Он улыбнулся мне и покачал головой: «Нет, не так».
– Ой ли?! Тогда что, по-вашему, вера?
– Ты спрашиваешь меня так же, как вопрошал Пилат Спасителя нашего. «В чем твоя вера?» Она в том, что надо любить жизнь такой, как ее трактует Священное Писание. Святые отцы говорят нам: «Просто верь», и я верю их словам и верую в Бога-отца и Сына и Святого Духа, – он быстро перекрестился, – а ты, похоже, никакой не католик. Ты скорей, – он на мгновение задумался, – каббалист. Кажется, это они так рассуждают.
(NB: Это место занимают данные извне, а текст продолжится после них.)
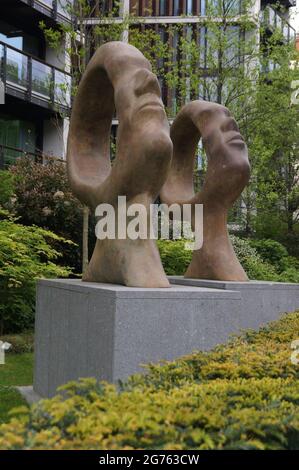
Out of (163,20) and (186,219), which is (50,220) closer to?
(186,219)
– Нет, я просто люблю Иисуса, потому что он для меня и любовь, и жизнь, и учитель, и мне кажется, что я получаю от него ответы на свои просьбы. Это он оставил меня в живых, когда я воззвал к нему с больничной койки Склифа, на которой должен был издохнуть если и не от раны, то от брынцаловских лекарств, которыми меня там пытались вылечить. Я знать не знаю, что такое каббала, и не хочу этого знать. Просто я знаю наверняка, что роль Бога и черта выполняет Земля, а значит, Бог, который и впрямь един, но я не хочу верить в такого Бога потому, что он суть то, что у меня под ногами, и ему, то есть Земле, нет до меня никакого дела. Земля просто не обладает способностью любить или ненавидеть меня, она умеет лишь рождать мне подобных, и на этом ее божеское величие заканчивается. Вот вам моя трактовка Троицы. Я признаю, что есть Земля – Бог-Отец, Иисус – сын Земли, и Святой Дух, который для меня означает ноосферу, где носится целый бесконечный сонм бессмертных душ человеческих. Душа, которая еще не вселилась в очередное тело, – безгрешна, лишь тело пачкает ее своими грехами, но в теле они после его смерти и остаются, а к душе не прилипают. А Иисус просто добрый человек. Он такой один – добрый, понимаете? Он как мама, а маму любят все за ее бесконечную доброту.
Ознакомительная версия.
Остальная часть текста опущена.